-- Listed records follows --

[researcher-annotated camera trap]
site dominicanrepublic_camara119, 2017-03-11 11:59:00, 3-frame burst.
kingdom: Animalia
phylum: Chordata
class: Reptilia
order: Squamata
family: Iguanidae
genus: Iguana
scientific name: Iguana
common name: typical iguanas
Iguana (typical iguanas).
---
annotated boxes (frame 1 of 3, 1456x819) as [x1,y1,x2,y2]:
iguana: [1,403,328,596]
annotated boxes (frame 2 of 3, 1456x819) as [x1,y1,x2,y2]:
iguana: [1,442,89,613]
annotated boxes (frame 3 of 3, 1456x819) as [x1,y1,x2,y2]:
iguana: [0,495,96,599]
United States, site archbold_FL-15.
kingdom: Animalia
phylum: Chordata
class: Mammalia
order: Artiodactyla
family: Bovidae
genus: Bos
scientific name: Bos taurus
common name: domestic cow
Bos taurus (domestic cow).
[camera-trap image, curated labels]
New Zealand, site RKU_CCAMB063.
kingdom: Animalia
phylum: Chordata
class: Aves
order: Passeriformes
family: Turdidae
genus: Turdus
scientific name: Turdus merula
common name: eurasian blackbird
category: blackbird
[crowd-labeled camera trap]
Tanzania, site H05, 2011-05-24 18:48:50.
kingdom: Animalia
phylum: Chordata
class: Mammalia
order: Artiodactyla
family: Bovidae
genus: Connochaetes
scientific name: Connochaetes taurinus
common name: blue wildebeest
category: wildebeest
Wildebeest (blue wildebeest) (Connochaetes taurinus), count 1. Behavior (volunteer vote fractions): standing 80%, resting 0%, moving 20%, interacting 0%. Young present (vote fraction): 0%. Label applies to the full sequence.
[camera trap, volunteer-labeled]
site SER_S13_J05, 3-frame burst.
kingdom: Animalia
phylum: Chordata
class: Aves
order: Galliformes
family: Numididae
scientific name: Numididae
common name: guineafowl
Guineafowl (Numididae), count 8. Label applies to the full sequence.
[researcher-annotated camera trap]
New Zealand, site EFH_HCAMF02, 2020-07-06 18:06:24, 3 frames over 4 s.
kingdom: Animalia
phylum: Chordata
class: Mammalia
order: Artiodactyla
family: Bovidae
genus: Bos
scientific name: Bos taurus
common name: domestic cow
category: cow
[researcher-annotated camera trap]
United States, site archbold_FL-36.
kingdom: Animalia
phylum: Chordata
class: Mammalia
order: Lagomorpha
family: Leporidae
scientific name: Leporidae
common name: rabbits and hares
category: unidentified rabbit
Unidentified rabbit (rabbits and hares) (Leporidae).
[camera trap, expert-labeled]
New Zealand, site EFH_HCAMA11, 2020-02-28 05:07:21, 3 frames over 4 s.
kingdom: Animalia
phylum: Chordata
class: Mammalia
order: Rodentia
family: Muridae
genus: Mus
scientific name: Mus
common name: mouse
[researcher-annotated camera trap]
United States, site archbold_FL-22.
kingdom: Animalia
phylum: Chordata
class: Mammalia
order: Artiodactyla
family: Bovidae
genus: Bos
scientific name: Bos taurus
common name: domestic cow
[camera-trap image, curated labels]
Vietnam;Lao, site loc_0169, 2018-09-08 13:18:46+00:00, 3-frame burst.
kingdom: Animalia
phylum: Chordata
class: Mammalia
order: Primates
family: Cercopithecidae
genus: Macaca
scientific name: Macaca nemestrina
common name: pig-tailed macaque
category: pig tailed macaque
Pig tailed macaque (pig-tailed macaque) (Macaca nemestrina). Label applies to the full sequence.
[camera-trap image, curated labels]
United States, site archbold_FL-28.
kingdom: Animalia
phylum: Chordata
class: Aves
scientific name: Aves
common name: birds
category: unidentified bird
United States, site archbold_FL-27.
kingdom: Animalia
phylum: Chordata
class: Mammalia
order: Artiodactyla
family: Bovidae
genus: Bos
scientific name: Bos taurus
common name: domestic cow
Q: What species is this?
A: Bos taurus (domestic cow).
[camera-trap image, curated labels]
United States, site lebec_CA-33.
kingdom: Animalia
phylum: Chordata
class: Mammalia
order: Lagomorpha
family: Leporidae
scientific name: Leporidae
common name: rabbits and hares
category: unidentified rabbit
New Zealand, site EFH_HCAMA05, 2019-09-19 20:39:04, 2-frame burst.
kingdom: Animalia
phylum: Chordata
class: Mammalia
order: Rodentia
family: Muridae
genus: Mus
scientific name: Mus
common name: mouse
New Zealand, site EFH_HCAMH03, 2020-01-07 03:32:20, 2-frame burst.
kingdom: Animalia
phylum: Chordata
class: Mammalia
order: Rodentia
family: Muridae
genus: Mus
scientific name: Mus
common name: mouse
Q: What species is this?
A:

-- Listed records concluded --

From the records above, return each line where "labeled" occurs.

## Reply to the task
[crowd-labeled camera trap]
[camera trap, volunteer-labeled]
[camera trap, expert-labeled]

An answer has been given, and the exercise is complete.